Las previsiones pesimistas se van cumpliendo. 2017 está siendo un año nefasto para los atropellos de linces ibéricos. En lo que va de curso han muerto 12 ejemplares arrollados en las carreteras. Tantos como en todo 2016.
El último fue en Castilla-La Mancha este fin de semana. Solo unos días antes, un cachorro de hembra pereció en Extremadura. Dos días antes había caído otro en Jaén. Cada atropello es un revés al esfuerzo, humano y económico, en el empeño de sacar al lince de la UVI.
Impedir que el lince ibérico se extinguiera ha supuesto más de 70 millones de euros de fondos públicos en los últimos 15 años y estos dos últimos ejemplares deambulaban por sendas zonas elegidas por los programas de recuperación para reintroducir la especie. Es decir, los dos accidentes afectaron a individuos producto de ese esfuerzo multimillonario.
La cuestión es que los atropellos no son una maldición sobrevenida. Son la primera causa de muerte no natural de linces ibéricos. “Es la parte de la mortalidad que, además de suponer la principal, sabemos lo que hay que hacer para evitarla. Y hacerlo evitaría la mitad de esas muertes”, cuenta Ramón Pérez de Ayala encargado de WWF en el programa de recuperación Iberlince.
2017 comenzó con un primer accidente fatal al arrancar enero y ha ido sumando ejemplares. Una pequeña ruina cada muerte incluso si solo se tiene en cuenta la valoración que hace la Administración cuando se persigue algún cazador furtivo: alrededor de 125.000 euros de multa por ejemplar caído.
Año tras año, este fenómeno menoscaba las poblaciones ya sean silvestres o reintroducidas. Desde hace cinco cursos, al menos una docena de ejemplares ha muerto cada año aplastada sobre el asfalto. A veces, como en 2015, la cifra fue casi el doble. En muchas ocasiones los lugares de siniestros son los mismos. No suponen accidentes aleatorios, sino que se repiten en unos cuantos puntos negros ya conocidos. En Andújar (Jaén) han caído 11 felinos.

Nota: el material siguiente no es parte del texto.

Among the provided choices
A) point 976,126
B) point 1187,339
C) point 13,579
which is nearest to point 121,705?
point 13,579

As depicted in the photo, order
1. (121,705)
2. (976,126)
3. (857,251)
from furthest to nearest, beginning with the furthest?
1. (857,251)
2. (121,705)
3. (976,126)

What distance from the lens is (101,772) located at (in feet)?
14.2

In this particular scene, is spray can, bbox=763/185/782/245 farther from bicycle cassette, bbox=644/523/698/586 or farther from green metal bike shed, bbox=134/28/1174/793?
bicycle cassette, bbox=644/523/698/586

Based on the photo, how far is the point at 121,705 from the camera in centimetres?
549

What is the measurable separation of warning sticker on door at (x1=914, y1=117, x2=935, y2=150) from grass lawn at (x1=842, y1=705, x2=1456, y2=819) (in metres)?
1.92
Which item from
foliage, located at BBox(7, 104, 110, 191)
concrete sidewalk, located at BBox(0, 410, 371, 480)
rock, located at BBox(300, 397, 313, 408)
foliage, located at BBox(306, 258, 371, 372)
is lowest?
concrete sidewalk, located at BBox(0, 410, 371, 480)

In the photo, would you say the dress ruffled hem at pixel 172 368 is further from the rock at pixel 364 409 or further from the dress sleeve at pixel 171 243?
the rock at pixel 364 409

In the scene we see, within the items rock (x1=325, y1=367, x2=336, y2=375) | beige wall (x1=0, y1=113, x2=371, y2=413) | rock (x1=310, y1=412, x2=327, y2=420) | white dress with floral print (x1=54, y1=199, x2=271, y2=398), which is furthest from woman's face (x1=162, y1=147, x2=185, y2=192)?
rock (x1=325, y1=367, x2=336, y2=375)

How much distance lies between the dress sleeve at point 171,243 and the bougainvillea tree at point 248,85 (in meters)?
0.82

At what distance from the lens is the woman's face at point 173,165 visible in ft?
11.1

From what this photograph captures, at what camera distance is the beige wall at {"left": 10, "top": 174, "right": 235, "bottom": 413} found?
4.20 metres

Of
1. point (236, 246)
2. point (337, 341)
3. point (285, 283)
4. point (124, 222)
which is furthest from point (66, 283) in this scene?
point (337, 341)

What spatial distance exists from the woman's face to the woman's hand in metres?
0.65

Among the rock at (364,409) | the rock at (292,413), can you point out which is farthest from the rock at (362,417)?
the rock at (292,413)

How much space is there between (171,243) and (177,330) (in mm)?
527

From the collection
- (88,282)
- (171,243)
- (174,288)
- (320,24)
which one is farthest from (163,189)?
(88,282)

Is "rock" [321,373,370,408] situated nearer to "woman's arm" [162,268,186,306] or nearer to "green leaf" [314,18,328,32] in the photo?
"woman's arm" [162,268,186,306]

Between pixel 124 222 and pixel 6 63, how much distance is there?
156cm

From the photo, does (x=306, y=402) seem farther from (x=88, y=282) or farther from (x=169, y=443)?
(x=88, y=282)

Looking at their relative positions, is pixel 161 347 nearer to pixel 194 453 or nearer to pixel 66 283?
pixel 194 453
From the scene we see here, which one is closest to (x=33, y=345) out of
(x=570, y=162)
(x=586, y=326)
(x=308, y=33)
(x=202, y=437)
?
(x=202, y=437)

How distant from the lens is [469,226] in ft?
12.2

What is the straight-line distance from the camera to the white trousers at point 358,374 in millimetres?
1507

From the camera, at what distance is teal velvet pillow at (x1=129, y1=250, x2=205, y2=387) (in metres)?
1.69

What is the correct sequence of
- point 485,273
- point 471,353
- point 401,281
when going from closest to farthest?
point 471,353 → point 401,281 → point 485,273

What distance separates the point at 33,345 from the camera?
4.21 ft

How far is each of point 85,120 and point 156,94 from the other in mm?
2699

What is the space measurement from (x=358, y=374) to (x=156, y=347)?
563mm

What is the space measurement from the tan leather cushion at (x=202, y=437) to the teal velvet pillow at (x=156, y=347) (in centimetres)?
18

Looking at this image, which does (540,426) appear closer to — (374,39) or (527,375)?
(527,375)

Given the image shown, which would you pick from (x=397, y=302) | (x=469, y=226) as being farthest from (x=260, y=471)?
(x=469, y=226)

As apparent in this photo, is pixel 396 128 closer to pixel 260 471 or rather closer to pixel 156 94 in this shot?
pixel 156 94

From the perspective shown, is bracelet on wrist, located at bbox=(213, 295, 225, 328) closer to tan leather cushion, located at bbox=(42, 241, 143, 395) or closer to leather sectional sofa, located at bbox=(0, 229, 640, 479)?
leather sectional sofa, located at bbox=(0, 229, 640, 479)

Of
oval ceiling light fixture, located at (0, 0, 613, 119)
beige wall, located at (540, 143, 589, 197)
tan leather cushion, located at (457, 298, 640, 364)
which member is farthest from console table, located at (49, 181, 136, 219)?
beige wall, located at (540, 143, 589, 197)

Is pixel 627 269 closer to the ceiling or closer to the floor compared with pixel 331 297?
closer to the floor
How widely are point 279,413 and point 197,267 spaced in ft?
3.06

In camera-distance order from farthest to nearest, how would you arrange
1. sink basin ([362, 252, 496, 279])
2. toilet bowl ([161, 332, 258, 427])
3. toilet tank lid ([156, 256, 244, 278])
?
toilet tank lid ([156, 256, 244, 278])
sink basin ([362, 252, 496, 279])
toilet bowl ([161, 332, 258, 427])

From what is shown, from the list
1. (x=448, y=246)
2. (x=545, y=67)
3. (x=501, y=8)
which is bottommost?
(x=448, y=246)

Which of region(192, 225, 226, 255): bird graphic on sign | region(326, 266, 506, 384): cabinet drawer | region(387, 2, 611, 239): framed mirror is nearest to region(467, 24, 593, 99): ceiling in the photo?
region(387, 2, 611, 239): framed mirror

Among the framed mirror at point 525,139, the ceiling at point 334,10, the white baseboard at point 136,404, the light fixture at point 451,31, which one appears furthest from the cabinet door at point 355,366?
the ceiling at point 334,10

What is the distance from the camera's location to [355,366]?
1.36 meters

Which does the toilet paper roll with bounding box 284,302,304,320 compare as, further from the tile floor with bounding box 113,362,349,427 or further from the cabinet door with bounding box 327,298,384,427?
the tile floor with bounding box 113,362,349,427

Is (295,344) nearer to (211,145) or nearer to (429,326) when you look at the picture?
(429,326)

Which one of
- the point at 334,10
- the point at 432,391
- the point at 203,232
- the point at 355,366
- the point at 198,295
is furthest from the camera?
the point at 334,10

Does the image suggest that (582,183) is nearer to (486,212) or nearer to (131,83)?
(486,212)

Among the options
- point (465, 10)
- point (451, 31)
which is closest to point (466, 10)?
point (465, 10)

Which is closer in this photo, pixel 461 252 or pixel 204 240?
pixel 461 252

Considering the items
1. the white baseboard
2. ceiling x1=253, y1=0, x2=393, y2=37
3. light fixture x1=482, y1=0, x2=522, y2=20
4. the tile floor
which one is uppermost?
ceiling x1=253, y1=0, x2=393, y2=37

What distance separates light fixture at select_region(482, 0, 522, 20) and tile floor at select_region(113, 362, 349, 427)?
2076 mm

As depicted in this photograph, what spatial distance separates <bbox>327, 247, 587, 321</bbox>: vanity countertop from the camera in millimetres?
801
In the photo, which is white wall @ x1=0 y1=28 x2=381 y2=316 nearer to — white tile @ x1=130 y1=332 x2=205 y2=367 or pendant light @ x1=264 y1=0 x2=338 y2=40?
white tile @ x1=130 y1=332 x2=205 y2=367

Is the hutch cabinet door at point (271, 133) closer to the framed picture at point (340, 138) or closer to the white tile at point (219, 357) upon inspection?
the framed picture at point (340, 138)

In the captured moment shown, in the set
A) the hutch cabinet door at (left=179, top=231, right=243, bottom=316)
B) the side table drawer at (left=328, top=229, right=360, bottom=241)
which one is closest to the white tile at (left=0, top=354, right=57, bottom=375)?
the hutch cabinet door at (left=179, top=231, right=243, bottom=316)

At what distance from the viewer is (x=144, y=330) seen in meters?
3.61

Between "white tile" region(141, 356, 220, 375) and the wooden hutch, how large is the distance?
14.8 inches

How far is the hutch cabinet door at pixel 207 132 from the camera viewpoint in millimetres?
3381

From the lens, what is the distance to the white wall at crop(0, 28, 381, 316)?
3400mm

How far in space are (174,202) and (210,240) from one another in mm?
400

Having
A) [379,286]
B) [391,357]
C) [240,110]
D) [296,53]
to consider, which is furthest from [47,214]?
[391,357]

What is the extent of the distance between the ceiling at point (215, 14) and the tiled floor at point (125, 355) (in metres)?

Hace dos años, el Ministerio de Fomento entró en el proyecto Iberlince para abordar esta cuestión en toda la red vial. Se anunció que se invertiría un millón de euros al año durante cinco años. Pero “aunque los proyectos están redactados, todavía no se han ejecutado”, aclara Pérez de Ayala.
Además, ese dinero proviene de programas de medioambiente no de recursos propios del Ministerio de Fomento “a pesar de que consideramos que se trata de su responsabilidad ya que evitar que la fauna entre en una carretera es una cuestión de seguridad vial. No de linces”, explica el ecologista. Al fin y al cabo, un coche que se lleva por delante un lince de ocho kilos no nota demasiado. “Pero si choca con un jabalí, tenemos un accidente grave”, recuerda Pérez de Ayala.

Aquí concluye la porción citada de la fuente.